__TASK OBJECTIVE__. Everything from the line containing "How distant are" through the final line of the records must be transcribed verbatim; nothing else belongs in the result.

__RECORDS SUPPLIED__.
§ §
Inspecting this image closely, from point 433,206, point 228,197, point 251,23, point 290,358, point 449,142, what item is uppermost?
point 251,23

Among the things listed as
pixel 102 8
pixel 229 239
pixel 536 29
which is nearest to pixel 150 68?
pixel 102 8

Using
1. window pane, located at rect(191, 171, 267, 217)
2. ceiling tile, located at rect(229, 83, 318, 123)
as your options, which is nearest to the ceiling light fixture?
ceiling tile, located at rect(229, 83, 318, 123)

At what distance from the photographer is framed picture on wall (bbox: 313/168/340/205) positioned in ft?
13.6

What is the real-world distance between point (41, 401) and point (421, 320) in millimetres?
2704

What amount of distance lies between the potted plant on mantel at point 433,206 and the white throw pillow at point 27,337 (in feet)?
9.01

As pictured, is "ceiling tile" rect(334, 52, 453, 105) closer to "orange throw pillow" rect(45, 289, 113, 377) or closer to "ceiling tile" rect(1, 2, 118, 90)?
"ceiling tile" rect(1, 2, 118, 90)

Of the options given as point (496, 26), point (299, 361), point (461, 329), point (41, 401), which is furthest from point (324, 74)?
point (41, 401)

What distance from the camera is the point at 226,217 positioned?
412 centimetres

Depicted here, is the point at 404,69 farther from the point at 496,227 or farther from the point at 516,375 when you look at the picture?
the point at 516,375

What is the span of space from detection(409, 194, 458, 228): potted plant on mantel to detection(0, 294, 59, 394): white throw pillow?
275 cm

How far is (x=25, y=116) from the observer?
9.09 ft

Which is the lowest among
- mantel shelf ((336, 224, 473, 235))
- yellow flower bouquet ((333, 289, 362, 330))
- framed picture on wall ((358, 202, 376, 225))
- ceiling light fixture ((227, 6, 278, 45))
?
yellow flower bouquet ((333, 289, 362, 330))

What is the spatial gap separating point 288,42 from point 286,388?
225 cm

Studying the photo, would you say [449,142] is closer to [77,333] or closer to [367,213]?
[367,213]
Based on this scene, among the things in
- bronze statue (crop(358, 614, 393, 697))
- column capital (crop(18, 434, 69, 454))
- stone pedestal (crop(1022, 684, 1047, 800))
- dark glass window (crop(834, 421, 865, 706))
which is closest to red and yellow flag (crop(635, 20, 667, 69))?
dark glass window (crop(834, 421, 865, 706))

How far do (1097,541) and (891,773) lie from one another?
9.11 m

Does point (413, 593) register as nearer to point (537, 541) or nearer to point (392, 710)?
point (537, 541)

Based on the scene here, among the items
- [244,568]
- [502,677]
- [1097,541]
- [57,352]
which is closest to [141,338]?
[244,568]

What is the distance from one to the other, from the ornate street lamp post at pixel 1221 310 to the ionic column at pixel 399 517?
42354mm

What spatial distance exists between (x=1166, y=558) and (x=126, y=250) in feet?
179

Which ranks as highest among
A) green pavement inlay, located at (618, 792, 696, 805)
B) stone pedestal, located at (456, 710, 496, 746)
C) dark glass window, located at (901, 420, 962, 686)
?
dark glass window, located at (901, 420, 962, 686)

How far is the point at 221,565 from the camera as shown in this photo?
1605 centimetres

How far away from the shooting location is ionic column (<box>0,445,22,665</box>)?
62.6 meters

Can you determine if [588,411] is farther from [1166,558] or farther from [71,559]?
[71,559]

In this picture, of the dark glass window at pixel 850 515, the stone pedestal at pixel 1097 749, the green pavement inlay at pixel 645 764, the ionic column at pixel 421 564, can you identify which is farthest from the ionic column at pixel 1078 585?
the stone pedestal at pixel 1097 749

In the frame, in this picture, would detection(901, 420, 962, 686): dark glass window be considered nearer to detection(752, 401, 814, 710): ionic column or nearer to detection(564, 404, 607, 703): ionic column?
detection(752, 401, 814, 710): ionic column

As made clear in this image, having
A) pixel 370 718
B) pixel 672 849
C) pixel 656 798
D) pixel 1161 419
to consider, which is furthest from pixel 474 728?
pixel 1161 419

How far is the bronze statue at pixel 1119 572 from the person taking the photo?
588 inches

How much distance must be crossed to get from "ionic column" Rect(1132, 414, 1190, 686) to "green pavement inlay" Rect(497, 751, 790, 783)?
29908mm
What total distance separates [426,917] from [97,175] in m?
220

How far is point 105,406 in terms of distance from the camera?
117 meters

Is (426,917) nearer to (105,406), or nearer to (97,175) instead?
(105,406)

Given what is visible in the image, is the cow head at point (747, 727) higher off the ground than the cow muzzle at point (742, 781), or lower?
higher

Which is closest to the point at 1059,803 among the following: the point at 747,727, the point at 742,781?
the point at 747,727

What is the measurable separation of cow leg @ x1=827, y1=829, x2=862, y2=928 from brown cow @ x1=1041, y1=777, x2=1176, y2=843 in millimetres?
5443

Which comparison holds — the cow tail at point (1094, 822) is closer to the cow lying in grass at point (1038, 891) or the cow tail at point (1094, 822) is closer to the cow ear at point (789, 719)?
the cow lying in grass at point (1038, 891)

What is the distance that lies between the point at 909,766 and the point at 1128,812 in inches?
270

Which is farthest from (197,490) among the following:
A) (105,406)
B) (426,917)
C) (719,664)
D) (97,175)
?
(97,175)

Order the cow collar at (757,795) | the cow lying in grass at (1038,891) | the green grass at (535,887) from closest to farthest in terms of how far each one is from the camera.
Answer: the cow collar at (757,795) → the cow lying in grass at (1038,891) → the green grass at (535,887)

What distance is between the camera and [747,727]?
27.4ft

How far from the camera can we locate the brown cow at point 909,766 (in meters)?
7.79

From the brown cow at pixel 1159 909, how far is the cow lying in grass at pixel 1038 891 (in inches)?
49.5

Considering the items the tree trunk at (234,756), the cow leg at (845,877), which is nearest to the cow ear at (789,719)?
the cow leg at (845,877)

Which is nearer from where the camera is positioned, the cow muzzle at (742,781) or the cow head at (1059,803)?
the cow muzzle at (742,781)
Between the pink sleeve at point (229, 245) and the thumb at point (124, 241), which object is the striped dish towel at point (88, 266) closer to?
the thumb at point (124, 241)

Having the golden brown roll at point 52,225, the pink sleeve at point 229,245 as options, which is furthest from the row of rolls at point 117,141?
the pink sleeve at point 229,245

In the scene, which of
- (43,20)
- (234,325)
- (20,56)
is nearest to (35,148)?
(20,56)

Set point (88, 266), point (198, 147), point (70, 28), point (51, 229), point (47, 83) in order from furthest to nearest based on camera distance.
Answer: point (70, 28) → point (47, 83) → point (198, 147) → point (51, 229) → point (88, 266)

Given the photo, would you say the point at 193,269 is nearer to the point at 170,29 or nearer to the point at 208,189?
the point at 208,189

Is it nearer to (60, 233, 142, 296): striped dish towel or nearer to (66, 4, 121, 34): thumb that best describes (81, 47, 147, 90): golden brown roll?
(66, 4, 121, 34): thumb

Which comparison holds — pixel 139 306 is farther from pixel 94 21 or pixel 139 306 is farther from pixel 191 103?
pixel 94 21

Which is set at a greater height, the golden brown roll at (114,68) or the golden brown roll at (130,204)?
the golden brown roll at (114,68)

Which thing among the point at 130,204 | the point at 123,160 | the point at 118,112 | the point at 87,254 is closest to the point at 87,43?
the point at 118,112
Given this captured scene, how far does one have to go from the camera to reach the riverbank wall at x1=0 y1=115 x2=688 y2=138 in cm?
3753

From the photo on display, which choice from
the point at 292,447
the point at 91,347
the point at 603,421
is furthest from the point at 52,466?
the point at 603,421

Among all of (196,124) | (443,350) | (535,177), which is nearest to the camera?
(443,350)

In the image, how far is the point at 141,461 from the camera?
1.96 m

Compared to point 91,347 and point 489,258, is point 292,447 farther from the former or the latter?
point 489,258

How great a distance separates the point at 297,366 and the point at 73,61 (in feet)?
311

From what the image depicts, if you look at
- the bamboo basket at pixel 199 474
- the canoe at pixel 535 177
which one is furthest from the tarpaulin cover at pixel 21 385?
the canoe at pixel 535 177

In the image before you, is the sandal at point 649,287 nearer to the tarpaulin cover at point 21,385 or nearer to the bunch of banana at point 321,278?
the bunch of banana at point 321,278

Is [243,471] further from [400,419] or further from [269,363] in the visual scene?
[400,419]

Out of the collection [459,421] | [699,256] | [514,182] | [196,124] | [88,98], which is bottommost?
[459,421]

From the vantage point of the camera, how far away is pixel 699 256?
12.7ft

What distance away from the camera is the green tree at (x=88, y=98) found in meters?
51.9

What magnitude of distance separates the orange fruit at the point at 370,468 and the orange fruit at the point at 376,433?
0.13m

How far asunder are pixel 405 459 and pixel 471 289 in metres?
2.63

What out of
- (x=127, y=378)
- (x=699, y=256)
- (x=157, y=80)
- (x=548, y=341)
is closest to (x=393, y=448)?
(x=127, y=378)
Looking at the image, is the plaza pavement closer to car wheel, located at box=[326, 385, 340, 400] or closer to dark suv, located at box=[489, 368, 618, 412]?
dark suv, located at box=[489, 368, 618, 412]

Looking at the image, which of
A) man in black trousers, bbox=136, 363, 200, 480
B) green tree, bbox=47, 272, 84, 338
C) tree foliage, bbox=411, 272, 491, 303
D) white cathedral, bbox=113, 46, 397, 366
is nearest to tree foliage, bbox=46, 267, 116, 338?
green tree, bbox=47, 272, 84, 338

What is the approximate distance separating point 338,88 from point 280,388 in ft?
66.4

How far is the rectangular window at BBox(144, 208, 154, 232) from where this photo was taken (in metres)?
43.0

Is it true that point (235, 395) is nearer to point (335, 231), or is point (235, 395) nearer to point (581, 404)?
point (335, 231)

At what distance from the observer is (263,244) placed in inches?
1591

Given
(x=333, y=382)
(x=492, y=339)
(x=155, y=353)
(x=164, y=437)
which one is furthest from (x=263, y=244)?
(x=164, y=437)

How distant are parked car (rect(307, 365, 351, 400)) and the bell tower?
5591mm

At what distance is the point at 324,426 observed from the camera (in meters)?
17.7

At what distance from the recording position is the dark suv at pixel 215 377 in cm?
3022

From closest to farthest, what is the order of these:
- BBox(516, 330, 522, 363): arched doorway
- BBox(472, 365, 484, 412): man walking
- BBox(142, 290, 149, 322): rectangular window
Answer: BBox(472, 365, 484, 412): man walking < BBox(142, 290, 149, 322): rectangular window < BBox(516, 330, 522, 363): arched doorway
§ §
__FINAL RESULT__.
How distant are parked car (rect(307, 365, 351, 400)) and the bell tower?
5591mm

At what distance is the point at 324,426 observed from the camera (in meters)?
17.7

At what distance from the recording position is the dark suv at pixel 215 377 in cm?
3022

From closest to farthest, what is the order of these:
- BBox(516, 330, 522, 363): arched doorway
- BBox(472, 365, 484, 412): man walking
- BBox(142, 290, 149, 322): rectangular window
Answer: BBox(472, 365, 484, 412): man walking < BBox(142, 290, 149, 322): rectangular window < BBox(516, 330, 522, 363): arched doorway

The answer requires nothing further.